[Consignes écrites]:
A. Citez mot pour mot les entrées, en partant de leur début et en allant jusqu'à la ligne qui contient « <instances> », incluse, sans reproduire les images.
B. Prolongez la critique du film La Jeune fille et les paysans au-delà de sa dernière phrase.

[Passage proposé]:
☆ ☆ ☆

LA JEUNE FILLE ET LES PAYSANS
Critique du film
À une époque où Pixar certifie dans ses génériques que tous les mouvements de leurs productions sont créés à la main, les longs-métrages entièrement rostoscopés, qui utilisent des prises de vues réelles comme support de l’animation, se font rares. En 2017, La Passion Van Gogh avait toutefois surpris son public en ayant recours non pas à une animation numérique – comme c’est le cas chez Linklater – mais en repeignant à la main chaque photogramme dans le but de mettre en récit les tableaux de l’artiste néerlandais. La Jeune fille et les paysans se présente ainsi comme une réplique de ce précédent film : les mêmes réalisateurs emploient le même dispositif technique, cette fois-ci pour adapter le roman polonais Les Paysans de Władysław Reymont, mais toujours avec une obsession du pictural, au grand détriment de la peinture elle-même.
En observant l’accumulation de plans d’ensemble sur la campagne d’Europe centrale et de cadrages au plus près des visages, interroger l’idée que les réalisateurs se font de la peinture apparaît rapidement nécessaire. Nous ne sommes certes pas dans la même démarche que leur premier film, porté par l’idée très naïve que les tableaux de Van Gogh peuvent – et doivent – être prolongés par le mouvement, impliquant, par extension, que la peinture est fondée sur une absence, un manque auquel le cinéma peut pallier. La posture de La Jeune fille est quasiment inverse : au sein d’une mise en scène avant tout fonctionnelle, où les cadrages répondent principalement à une logique de champ/contrechamp et de rapport spatial entre les personnages, les paysages comme les gros plans agissent comme portes et fenêtres ouvertes pour faire rentrer à tout prix le pictural dans le film.
Les premiers, par leur composition, se réfèrent à des images de la vie paysanne peintes au tournant du XXe siècle, tandis que les seconds, par leur rapprochement des détails de l’image, portent une attention quasi-religieuse au mélange harmonieux des couleurs, aux traits fins qui simulent les cheveux, à l’accumulation des pigments dans les contours des visages. Organisation de l’image et matière, matière et organisation de l’image. La peinture, ainsi divisée en deux pôles, devient un élément cosmétique aisément manipulable : ce n’est plus le cinéma que l’on injecte avec une seringue dans les tableaux de Van Gogh, c’est la peinture que l’on inocule à des images de films. Les deux démarches partent de points opposés mais convergent vers la même esthétique, qui n’est pas celle de la porosité et du dialogue fructueux entre les deux disciplines artistiques, mais qui est plutôt celle de la surcouche, du rajout, de la surface.

☆ ☆ ☆

Enregistrements issus d'une source de données:
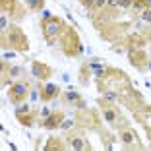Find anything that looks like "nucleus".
I'll list each match as a JSON object with an SVG mask.
<instances>
[{"label":"nucleus","mask_w":151,"mask_h":151,"mask_svg":"<svg viewBox=\"0 0 151 151\" xmlns=\"http://www.w3.org/2000/svg\"><path fill=\"white\" fill-rule=\"evenodd\" d=\"M2 47L4 49H14L19 52H25L29 49V41L27 35L23 33V29L19 25H10L6 31H2Z\"/></svg>","instance_id":"1"},{"label":"nucleus","mask_w":151,"mask_h":151,"mask_svg":"<svg viewBox=\"0 0 151 151\" xmlns=\"http://www.w3.org/2000/svg\"><path fill=\"white\" fill-rule=\"evenodd\" d=\"M97 105H99V109H101V114H103V118H105V122H107L112 130H122L128 124L126 118L122 116V112H120V109L116 107V103H107V101H103V99H97Z\"/></svg>","instance_id":"2"},{"label":"nucleus","mask_w":151,"mask_h":151,"mask_svg":"<svg viewBox=\"0 0 151 151\" xmlns=\"http://www.w3.org/2000/svg\"><path fill=\"white\" fill-rule=\"evenodd\" d=\"M58 43H60V49H62V52L66 54L68 58H76L81 52L80 35H78V31H76L72 25L64 27V31H62V35H60V39H58Z\"/></svg>","instance_id":"3"},{"label":"nucleus","mask_w":151,"mask_h":151,"mask_svg":"<svg viewBox=\"0 0 151 151\" xmlns=\"http://www.w3.org/2000/svg\"><path fill=\"white\" fill-rule=\"evenodd\" d=\"M76 124L80 126V128L83 130H91V132H101V118H99L97 111H93V109H87L83 105V107H80V111L76 112Z\"/></svg>","instance_id":"4"},{"label":"nucleus","mask_w":151,"mask_h":151,"mask_svg":"<svg viewBox=\"0 0 151 151\" xmlns=\"http://www.w3.org/2000/svg\"><path fill=\"white\" fill-rule=\"evenodd\" d=\"M64 22L58 16H47V18L41 22V29H43V35H45V41L49 45H52L54 41L60 39V35H62L64 31Z\"/></svg>","instance_id":"5"},{"label":"nucleus","mask_w":151,"mask_h":151,"mask_svg":"<svg viewBox=\"0 0 151 151\" xmlns=\"http://www.w3.org/2000/svg\"><path fill=\"white\" fill-rule=\"evenodd\" d=\"M118 101L124 105L126 109H130V111H138L139 107H143V97L142 93H139L136 87H132V83L126 85V87H122L118 91Z\"/></svg>","instance_id":"6"},{"label":"nucleus","mask_w":151,"mask_h":151,"mask_svg":"<svg viewBox=\"0 0 151 151\" xmlns=\"http://www.w3.org/2000/svg\"><path fill=\"white\" fill-rule=\"evenodd\" d=\"M66 145L68 149H76V151H83V149H91V143L85 138V130L80 126H74V128L66 130Z\"/></svg>","instance_id":"7"},{"label":"nucleus","mask_w":151,"mask_h":151,"mask_svg":"<svg viewBox=\"0 0 151 151\" xmlns=\"http://www.w3.org/2000/svg\"><path fill=\"white\" fill-rule=\"evenodd\" d=\"M29 91H31V83H29L27 80H16V81H12V85H10V89H8L10 103H12V105H22V103H25Z\"/></svg>","instance_id":"8"},{"label":"nucleus","mask_w":151,"mask_h":151,"mask_svg":"<svg viewBox=\"0 0 151 151\" xmlns=\"http://www.w3.org/2000/svg\"><path fill=\"white\" fill-rule=\"evenodd\" d=\"M118 139L122 142V145L128 147V149H142L138 134H136L134 128H130V126H124L122 130H118Z\"/></svg>","instance_id":"9"},{"label":"nucleus","mask_w":151,"mask_h":151,"mask_svg":"<svg viewBox=\"0 0 151 151\" xmlns=\"http://www.w3.org/2000/svg\"><path fill=\"white\" fill-rule=\"evenodd\" d=\"M16 118L19 120V124L23 126H35L37 122V111H33L27 103H22L16 109Z\"/></svg>","instance_id":"10"},{"label":"nucleus","mask_w":151,"mask_h":151,"mask_svg":"<svg viewBox=\"0 0 151 151\" xmlns=\"http://www.w3.org/2000/svg\"><path fill=\"white\" fill-rule=\"evenodd\" d=\"M128 58H130V62H132V66H136L138 70H147L151 64L149 54H147L145 49H130Z\"/></svg>","instance_id":"11"},{"label":"nucleus","mask_w":151,"mask_h":151,"mask_svg":"<svg viewBox=\"0 0 151 151\" xmlns=\"http://www.w3.org/2000/svg\"><path fill=\"white\" fill-rule=\"evenodd\" d=\"M0 8H2V14L10 16V18L16 19V22H19V19L23 18V14H25L23 6L19 4L18 0H0Z\"/></svg>","instance_id":"12"},{"label":"nucleus","mask_w":151,"mask_h":151,"mask_svg":"<svg viewBox=\"0 0 151 151\" xmlns=\"http://www.w3.org/2000/svg\"><path fill=\"white\" fill-rule=\"evenodd\" d=\"M52 68L49 66V64H45V62H39V60H33L31 62V76L35 78V80L39 81H47L52 76Z\"/></svg>","instance_id":"13"},{"label":"nucleus","mask_w":151,"mask_h":151,"mask_svg":"<svg viewBox=\"0 0 151 151\" xmlns=\"http://www.w3.org/2000/svg\"><path fill=\"white\" fill-rule=\"evenodd\" d=\"M60 87H58L56 83H43V85H39V97H41V101L43 103H50V101H54V99H58L60 97Z\"/></svg>","instance_id":"14"},{"label":"nucleus","mask_w":151,"mask_h":151,"mask_svg":"<svg viewBox=\"0 0 151 151\" xmlns=\"http://www.w3.org/2000/svg\"><path fill=\"white\" fill-rule=\"evenodd\" d=\"M62 122H64V112L62 111H52L47 118L41 120L39 126H41V128H45V130H56V128L62 126Z\"/></svg>","instance_id":"15"},{"label":"nucleus","mask_w":151,"mask_h":151,"mask_svg":"<svg viewBox=\"0 0 151 151\" xmlns=\"http://www.w3.org/2000/svg\"><path fill=\"white\" fill-rule=\"evenodd\" d=\"M134 116H136V120H138L139 124L145 128L147 136L151 138V107H149V105H143V107H139L138 111L134 112Z\"/></svg>","instance_id":"16"},{"label":"nucleus","mask_w":151,"mask_h":151,"mask_svg":"<svg viewBox=\"0 0 151 151\" xmlns=\"http://www.w3.org/2000/svg\"><path fill=\"white\" fill-rule=\"evenodd\" d=\"M60 99H62L64 107H74V109H80L83 107V99H81V95L78 93V91H64V93H60Z\"/></svg>","instance_id":"17"},{"label":"nucleus","mask_w":151,"mask_h":151,"mask_svg":"<svg viewBox=\"0 0 151 151\" xmlns=\"http://www.w3.org/2000/svg\"><path fill=\"white\" fill-rule=\"evenodd\" d=\"M45 149L47 151H54V149H68L66 145V139H60V138H47V143H45Z\"/></svg>","instance_id":"18"},{"label":"nucleus","mask_w":151,"mask_h":151,"mask_svg":"<svg viewBox=\"0 0 151 151\" xmlns=\"http://www.w3.org/2000/svg\"><path fill=\"white\" fill-rule=\"evenodd\" d=\"M89 74H91V64L83 62V64L80 66V74H78L81 85H87V83H89Z\"/></svg>","instance_id":"19"},{"label":"nucleus","mask_w":151,"mask_h":151,"mask_svg":"<svg viewBox=\"0 0 151 151\" xmlns=\"http://www.w3.org/2000/svg\"><path fill=\"white\" fill-rule=\"evenodd\" d=\"M14 78V74H12V66H10L8 62H2V85H6L10 80Z\"/></svg>","instance_id":"20"},{"label":"nucleus","mask_w":151,"mask_h":151,"mask_svg":"<svg viewBox=\"0 0 151 151\" xmlns=\"http://www.w3.org/2000/svg\"><path fill=\"white\" fill-rule=\"evenodd\" d=\"M147 6H149V2L147 0H130V8L132 10H136V12H145L147 10Z\"/></svg>","instance_id":"21"},{"label":"nucleus","mask_w":151,"mask_h":151,"mask_svg":"<svg viewBox=\"0 0 151 151\" xmlns=\"http://www.w3.org/2000/svg\"><path fill=\"white\" fill-rule=\"evenodd\" d=\"M25 6L31 12H41L45 8V0H25Z\"/></svg>","instance_id":"22"},{"label":"nucleus","mask_w":151,"mask_h":151,"mask_svg":"<svg viewBox=\"0 0 151 151\" xmlns=\"http://www.w3.org/2000/svg\"><path fill=\"white\" fill-rule=\"evenodd\" d=\"M111 6V0H95L93 2V6H91V10H105V8H109Z\"/></svg>","instance_id":"23"},{"label":"nucleus","mask_w":151,"mask_h":151,"mask_svg":"<svg viewBox=\"0 0 151 151\" xmlns=\"http://www.w3.org/2000/svg\"><path fill=\"white\" fill-rule=\"evenodd\" d=\"M101 138H103V147L111 149V147H112V136L109 132H103V130H101Z\"/></svg>","instance_id":"24"},{"label":"nucleus","mask_w":151,"mask_h":151,"mask_svg":"<svg viewBox=\"0 0 151 151\" xmlns=\"http://www.w3.org/2000/svg\"><path fill=\"white\" fill-rule=\"evenodd\" d=\"M74 124H76V120H64V122H62V128L64 130H70V128H74Z\"/></svg>","instance_id":"25"},{"label":"nucleus","mask_w":151,"mask_h":151,"mask_svg":"<svg viewBox=\"0 0 151 151\" xmlns=\"http://www.w3.org/2000/svg\"><path fill=\"white\" fill-rule=\"evenodd\" d=\"M50 112H52V111H49V109H47V107H43V109H41V111H39V116H41V120H43V118H47V116H49Z\"/></svg>","instance_id":"26"},{"label":"nucleus","mask_w":151,"mask_h":151,"mask_svg":"<svg viewBox=\"0 0 151 151\" xmlns=\"http://www.w3.org/2000/svg\"><path fill=\"white\" fill-rule=\"evenodd\" d=\"M80 2H81V4L85 6V8H91V6H93V2H95V0H80Z\"/></svg>","instance_id":"27"}]
</instances>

☆ ☆ ☆

[Réponses par consigne]:
A.
Find anything that looks like "nucleus".
I'll list each match as a JSON object with an SVG mask.
<instances>

B.
On reconnaît tout de même un certain talent dans l’agencement des teintes des images au fil des saisons, dans la retranscription des lumières. Le long-métrage du couple Welchman est « beau », si l’on considère une expérience immédiate et superficielle de la beauté, mais le récit joue contre ce que le film construit : l’intrigue s’étale, et tient longtemps sans renouveler sa maigre proposition visuelle. Le mystère et la nouveauté de ces images finissent par être éventés : on ne voit plus la rotoscopie, on s’habitue aux palpitations étranges sur la peau des personnages quand il restent immobiles, ou quand le vent passe dans les hautes herbes. Jamais le film ne s’amuse à tricher avec son dispositif, à dépasser la limite imposée par l’image photographique et plier la réalité à une autre logique de représentation. Jamais un mouvement extérieur aux interprètes ne parcoure les gestes et les expressions, jamais un rayon de lumière ne paraît inventé ou dévié de manière arbitraire. L’imaginaire des réalisateurs ploie sous les images photographiques qui leur servent de support et rejette toute retouche, toute interprétation.
Seules les scènes de danse, où l’image se met à vibrer en même temps que les acteurs, font exception. Une énergie se libère et se retrouve partagée entre les personnages, ils sortent de leur opposition binaire et de leur aspect rustique un peu guindé pour se laisser aller à une cohésion de groupe, à un mouvement, à un prolongement des rythmes et des sonorités traditionnels. L’investissement, aussi bref soit-il, des possibilités de l’animation, trait d’union entre la peinture et le cinéma, permet aux réalisateurs d’inventer le temps d’une séquence quelque chose qui n’appartient qu’à eux.
Le reste du récit aurait mérité la même attention et la même vie. Les personnages, déjà momifiés dans leur apparence picturale, peinent à convaincre et à dépasser le stade de la caricature. Seule Jagna, l’héroïne interprétée par Kamila Urzędowska, se distingue par un jeu buté refusant toute concession à l’injustice, qui évoque les personnages de la trilogie « Cœurs d’or » de Lars von Trier. Malheureusement, l’ensemble tourne vite au jeu de massacre programmé, où l’héroïne, acculée par tous les villageois, ne peut plus qu’endurer les tourments qu’on lui afflige. Comme attendu, le tissu social finit par se déchirer net et Jagna se retrouve expulsée du village, rejoignant ainsi la même place que le spectateur, éjecté d’un film paradoxal avec lequel on ne peut définitivement pas faire corps.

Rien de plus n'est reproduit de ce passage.